**INSTRUCTIONS TO FOLLOW:** Copy out the data word for word, from the line containing "Of the dry brown" through the end, and nothing else.

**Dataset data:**
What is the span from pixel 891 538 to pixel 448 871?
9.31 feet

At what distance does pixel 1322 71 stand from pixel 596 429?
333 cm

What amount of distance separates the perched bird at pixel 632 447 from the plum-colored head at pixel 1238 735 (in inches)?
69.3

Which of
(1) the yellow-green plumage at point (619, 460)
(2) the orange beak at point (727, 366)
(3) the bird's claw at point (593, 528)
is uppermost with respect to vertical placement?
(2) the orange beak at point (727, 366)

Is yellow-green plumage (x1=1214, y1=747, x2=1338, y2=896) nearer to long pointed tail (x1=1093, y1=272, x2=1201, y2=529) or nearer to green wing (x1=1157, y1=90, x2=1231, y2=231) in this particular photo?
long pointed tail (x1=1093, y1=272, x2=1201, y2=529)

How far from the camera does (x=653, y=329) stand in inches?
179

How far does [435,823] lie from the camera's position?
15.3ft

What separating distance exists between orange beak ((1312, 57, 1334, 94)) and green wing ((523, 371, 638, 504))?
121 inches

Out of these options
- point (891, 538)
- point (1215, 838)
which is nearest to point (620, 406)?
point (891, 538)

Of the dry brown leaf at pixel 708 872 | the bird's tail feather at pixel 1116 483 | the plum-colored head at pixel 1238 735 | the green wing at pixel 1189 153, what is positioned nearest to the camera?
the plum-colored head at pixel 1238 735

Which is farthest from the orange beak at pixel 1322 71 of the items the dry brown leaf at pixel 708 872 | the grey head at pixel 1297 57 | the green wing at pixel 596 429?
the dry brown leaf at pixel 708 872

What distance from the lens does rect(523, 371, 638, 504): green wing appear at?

**EXERCISE OUTPUT:**
Of the dry brown leaf at pixel 708 872 | the bird's tail feather at pixel 1116 483 | the plum-colored head at pixel 1238 735 | the green wing at pixel 1189 153, what is positioned nearest to the camera?
the plum-colored head at pixel 1238 735

Which is farthest from the orange beak at pixel 1322 71 of the items the dry brown leaf at pixel 708 872 | the grey head at pixel 1297 57 | the green wing at pixel 596 429?
the dry brown leaf at pixel 708 872

What distance from the lens does rect(523, 371, 638, 504): green wing appear at?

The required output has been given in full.